_Problem description_: Retype the rows word for word, starting at the line holding "From the photo presented, which of" and continuing to the end of the rows, including both of those lines.

Start Supplied records

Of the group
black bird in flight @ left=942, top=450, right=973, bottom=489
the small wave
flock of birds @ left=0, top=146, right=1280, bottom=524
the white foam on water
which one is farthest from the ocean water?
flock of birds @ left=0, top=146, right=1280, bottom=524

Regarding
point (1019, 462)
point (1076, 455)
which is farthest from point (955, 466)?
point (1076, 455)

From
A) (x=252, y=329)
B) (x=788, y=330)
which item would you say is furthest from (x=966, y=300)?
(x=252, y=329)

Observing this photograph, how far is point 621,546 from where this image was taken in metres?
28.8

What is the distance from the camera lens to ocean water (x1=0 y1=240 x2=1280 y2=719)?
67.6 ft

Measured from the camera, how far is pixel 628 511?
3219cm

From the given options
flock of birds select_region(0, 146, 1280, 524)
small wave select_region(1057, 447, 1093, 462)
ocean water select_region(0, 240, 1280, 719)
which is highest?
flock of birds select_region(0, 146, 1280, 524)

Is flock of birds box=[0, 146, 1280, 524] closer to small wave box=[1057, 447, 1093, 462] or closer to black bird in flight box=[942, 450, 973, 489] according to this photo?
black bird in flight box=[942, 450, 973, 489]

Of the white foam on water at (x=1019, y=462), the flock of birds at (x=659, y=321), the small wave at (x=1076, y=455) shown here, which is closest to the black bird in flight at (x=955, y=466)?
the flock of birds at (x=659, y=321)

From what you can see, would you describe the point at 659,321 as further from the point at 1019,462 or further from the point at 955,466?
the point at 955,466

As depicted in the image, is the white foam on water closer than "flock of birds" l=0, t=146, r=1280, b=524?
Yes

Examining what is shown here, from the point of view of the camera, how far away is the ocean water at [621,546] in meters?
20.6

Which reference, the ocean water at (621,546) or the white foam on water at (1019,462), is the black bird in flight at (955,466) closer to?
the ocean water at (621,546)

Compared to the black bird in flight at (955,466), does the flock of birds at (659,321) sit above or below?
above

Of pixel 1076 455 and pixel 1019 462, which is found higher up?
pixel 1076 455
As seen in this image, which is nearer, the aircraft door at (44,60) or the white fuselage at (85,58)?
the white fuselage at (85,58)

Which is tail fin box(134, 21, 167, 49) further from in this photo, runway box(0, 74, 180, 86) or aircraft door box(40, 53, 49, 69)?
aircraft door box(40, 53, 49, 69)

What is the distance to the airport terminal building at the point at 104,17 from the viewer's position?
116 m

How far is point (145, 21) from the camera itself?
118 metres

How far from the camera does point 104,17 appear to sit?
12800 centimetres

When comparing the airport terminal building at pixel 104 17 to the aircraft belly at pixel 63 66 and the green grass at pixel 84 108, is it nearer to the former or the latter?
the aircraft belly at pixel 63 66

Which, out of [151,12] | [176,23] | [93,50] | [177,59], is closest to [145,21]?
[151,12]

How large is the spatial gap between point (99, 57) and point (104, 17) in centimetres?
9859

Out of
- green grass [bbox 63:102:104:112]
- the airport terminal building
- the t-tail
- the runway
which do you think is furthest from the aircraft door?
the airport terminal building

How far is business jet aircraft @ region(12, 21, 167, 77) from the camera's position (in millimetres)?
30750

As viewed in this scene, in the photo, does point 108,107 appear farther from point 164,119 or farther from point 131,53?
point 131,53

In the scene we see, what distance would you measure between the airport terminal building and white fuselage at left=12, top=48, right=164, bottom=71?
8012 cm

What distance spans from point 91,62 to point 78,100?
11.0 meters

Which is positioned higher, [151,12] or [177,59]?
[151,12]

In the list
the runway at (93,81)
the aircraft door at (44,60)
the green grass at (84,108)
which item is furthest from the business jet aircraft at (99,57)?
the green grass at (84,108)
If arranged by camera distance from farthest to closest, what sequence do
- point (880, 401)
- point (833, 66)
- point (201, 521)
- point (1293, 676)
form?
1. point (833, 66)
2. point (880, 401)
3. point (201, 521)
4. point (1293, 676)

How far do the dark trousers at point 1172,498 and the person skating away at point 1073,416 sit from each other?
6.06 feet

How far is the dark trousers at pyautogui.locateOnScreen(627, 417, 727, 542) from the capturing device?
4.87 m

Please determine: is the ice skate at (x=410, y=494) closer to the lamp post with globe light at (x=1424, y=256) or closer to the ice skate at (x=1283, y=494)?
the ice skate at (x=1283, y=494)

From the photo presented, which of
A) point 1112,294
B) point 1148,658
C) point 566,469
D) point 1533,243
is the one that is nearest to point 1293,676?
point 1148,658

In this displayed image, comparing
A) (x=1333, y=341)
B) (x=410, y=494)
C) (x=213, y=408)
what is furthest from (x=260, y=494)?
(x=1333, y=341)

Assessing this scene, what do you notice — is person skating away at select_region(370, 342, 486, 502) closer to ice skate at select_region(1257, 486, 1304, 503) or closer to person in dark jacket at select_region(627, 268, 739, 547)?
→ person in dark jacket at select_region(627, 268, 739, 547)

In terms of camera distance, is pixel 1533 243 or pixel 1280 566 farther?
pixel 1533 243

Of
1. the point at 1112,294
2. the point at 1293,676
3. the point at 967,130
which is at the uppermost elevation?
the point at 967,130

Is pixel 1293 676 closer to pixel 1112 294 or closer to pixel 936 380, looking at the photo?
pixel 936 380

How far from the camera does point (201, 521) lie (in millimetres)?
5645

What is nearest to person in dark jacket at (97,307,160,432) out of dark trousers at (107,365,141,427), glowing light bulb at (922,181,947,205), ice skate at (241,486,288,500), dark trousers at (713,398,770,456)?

End Supplied records

_Task answer_:
From the photo presented, which of
A) point 1112,294
B) point 1148,658
C) point 566,469
D) point 1533,243
is the one that is nearest to point 1293,676?
point 1148,658

In this displayed image, comparing
A) (x=1333, y=341)
B) (x=410, y=494)
C) (x=213, y=408)
what is furthest from (x=260, y=494)?
(x=1333, y=341)

Assessing this scene, what do you notice — is person skating away at select_region(370, 342, 486, 502) closer to ice skate at select_region(1257, 486, 1304, 503) or closer to person in dark jacket at select_region(627, 268, 739, 547)?
→ person in dark jacket at select_region(627, 268, 739, 547)

In terms of camera distance, is pixel 1533 243 or pixel 1280 566 farther?
pixel 1533 243

Of
1. the point at 1112,294
2. the point at 1293,676
3. the point at 967,130
which is at the uppermost elevation?
the point at 967,130

Is pixel 1293 676 closer to pixel 1112 294 or closer to pixel 936 380, looking at the photo?
pixel 936 380

How far from the camera does point (201, 521) lie (in millimetres)?
5645

What is nearest to person in dark jacket at (97,307,160,432) out of dark trousers at (107,365,141,427), glowing light bulb at (922,181,947,205), ice skate at (241,486,288,500), dark trousers at (713,398,770,456)?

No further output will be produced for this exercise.